WHAT THE TASK ASKS: If a line below includes the string "United", copy it.

SOURCE RECORDS:
____________

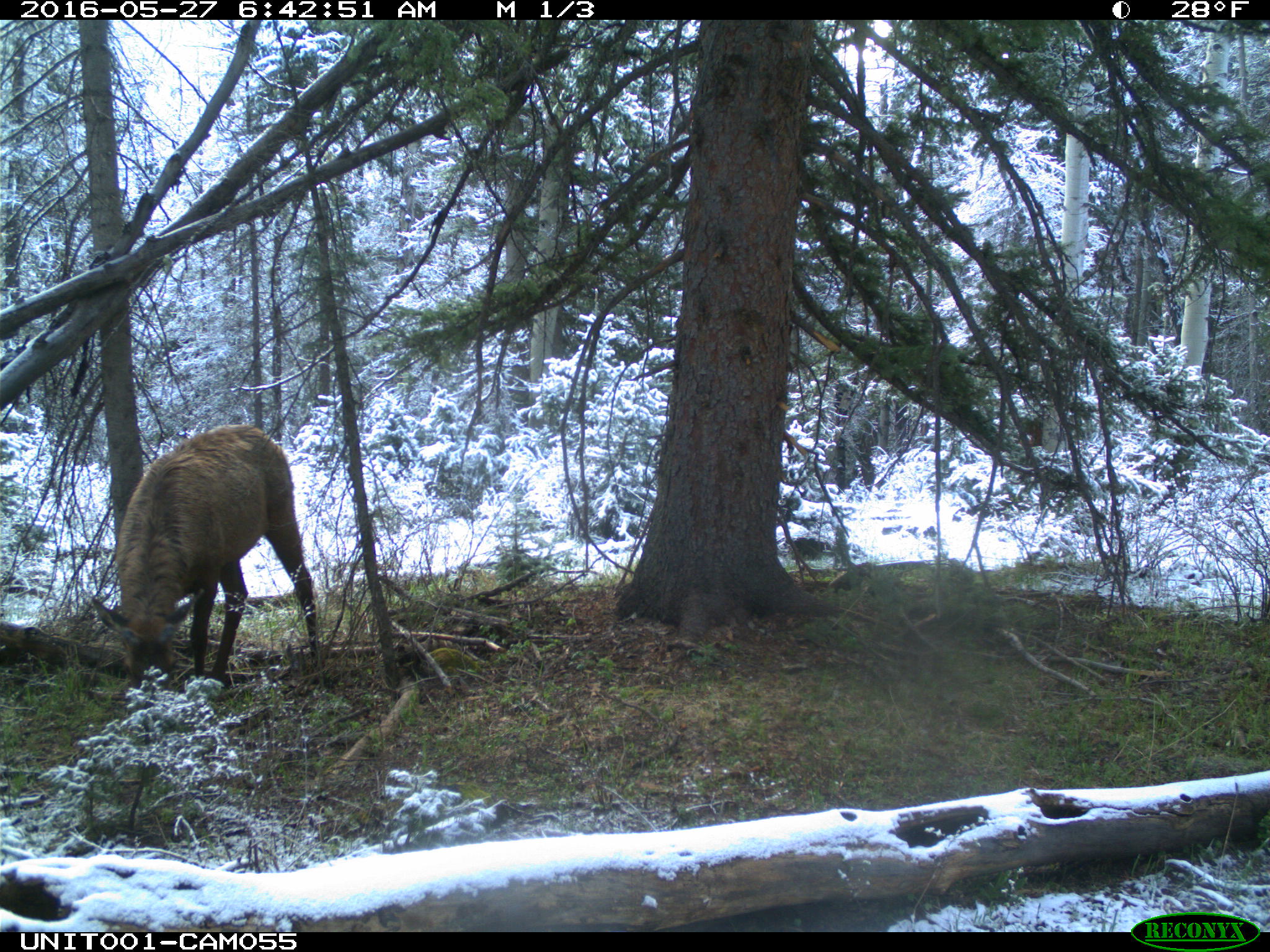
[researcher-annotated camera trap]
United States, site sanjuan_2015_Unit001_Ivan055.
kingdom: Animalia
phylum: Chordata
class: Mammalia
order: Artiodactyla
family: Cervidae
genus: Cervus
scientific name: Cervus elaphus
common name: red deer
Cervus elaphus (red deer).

____________

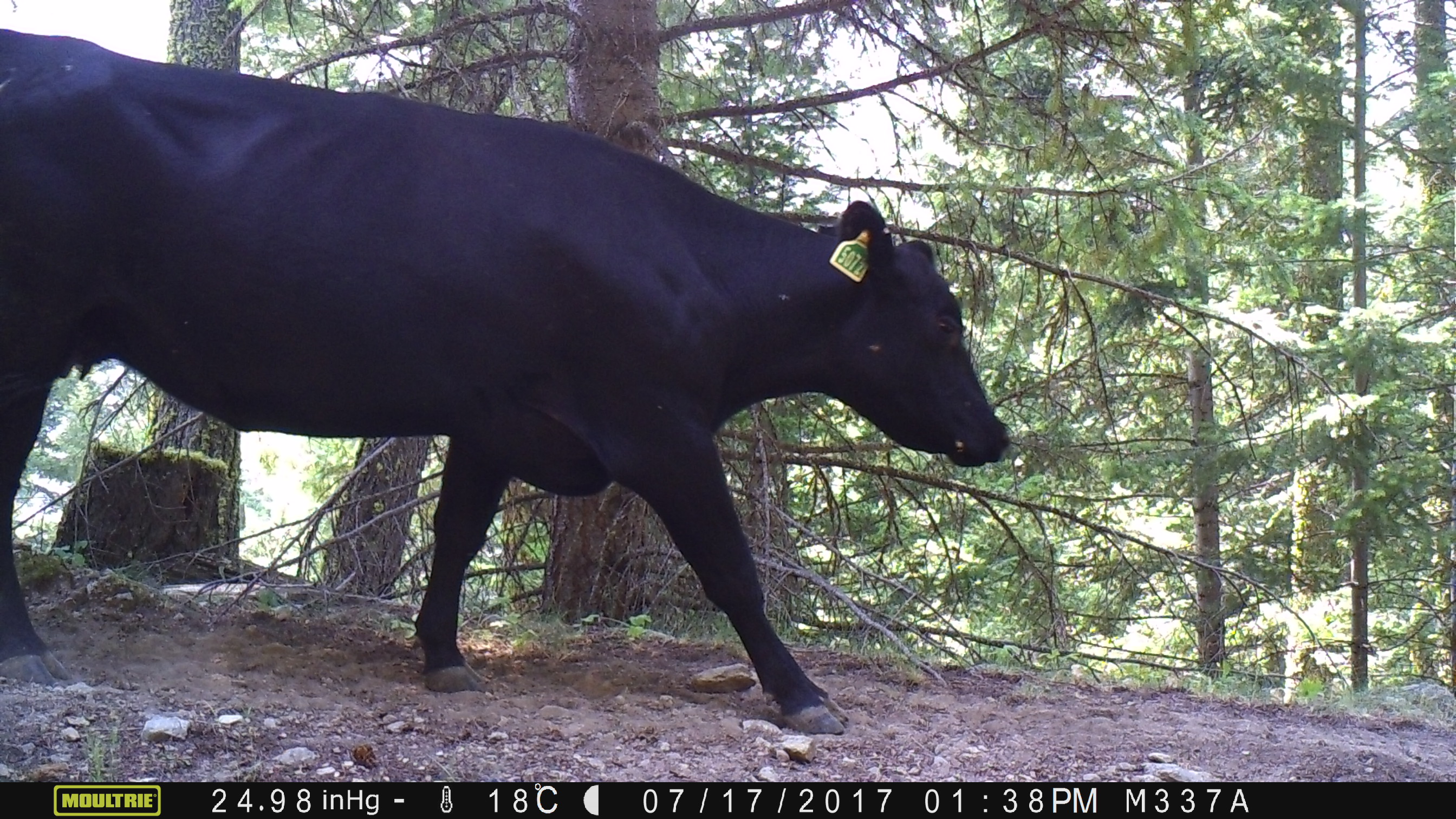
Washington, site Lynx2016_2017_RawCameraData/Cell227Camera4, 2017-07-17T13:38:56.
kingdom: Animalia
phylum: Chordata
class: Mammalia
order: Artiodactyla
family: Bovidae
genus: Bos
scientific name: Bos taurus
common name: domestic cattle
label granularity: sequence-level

____________

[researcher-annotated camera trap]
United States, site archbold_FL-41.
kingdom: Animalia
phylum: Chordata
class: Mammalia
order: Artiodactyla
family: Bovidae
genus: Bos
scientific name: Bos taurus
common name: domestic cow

____________

YOUR RESPONSE:
United States, site sanjuan_2015_Unit001_Ivan055.
United States, site archbold_FL-41.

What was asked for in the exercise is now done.